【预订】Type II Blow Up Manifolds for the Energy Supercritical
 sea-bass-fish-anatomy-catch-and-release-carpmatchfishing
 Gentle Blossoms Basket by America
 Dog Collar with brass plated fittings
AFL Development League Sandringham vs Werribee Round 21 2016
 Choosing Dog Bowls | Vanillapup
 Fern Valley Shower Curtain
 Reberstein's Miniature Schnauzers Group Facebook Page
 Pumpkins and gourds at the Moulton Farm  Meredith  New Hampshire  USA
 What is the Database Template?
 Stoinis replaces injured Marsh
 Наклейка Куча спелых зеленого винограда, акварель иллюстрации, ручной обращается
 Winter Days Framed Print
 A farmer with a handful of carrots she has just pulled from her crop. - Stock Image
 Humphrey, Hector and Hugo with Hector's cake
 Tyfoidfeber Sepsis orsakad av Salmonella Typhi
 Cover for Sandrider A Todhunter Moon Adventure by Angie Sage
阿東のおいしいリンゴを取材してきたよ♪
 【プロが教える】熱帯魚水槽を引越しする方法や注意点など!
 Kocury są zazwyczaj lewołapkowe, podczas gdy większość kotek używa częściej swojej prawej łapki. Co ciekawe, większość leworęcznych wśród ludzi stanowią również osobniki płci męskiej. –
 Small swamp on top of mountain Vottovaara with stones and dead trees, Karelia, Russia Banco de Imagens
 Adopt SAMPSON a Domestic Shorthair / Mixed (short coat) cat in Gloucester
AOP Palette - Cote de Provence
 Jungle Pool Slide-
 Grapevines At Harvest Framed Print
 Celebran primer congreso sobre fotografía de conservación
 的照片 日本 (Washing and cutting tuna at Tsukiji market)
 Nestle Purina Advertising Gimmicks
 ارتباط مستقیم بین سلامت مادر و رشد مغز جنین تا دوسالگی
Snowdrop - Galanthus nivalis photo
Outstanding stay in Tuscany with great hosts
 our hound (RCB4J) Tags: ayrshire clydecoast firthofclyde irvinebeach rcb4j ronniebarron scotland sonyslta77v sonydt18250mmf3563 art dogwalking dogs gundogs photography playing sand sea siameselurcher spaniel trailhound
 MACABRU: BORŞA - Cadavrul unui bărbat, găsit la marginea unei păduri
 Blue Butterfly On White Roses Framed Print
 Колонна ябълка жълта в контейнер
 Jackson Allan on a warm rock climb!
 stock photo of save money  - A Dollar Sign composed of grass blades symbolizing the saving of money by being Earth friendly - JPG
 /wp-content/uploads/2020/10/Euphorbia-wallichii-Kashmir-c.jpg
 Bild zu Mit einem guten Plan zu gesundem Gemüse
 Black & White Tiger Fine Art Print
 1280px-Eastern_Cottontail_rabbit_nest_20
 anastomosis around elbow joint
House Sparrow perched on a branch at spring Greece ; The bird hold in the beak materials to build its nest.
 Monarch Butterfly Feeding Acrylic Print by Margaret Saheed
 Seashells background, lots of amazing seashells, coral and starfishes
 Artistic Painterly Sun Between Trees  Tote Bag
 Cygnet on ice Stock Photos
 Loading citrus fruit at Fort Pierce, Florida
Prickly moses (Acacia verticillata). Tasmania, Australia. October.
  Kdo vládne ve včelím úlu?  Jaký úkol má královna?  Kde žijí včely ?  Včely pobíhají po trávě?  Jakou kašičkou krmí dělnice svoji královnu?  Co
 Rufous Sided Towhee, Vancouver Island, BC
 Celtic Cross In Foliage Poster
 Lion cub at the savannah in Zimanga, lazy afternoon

◆ ◆ ◆ ◆ ◆ ◆ ◆

» WHAT THE TASK REQUIRES: When a line in the data holds the word "Print", show that line.

» TASK RESULT:
 Winter Days Framed Print
 Grapevines At Harvest Framed Print
 Blue Butterfly On White Roses Framed Print
 Black & White Tiger Fine Art Print
 Monarch Butterfly Feeding Acrylic Print by Margaret Saheed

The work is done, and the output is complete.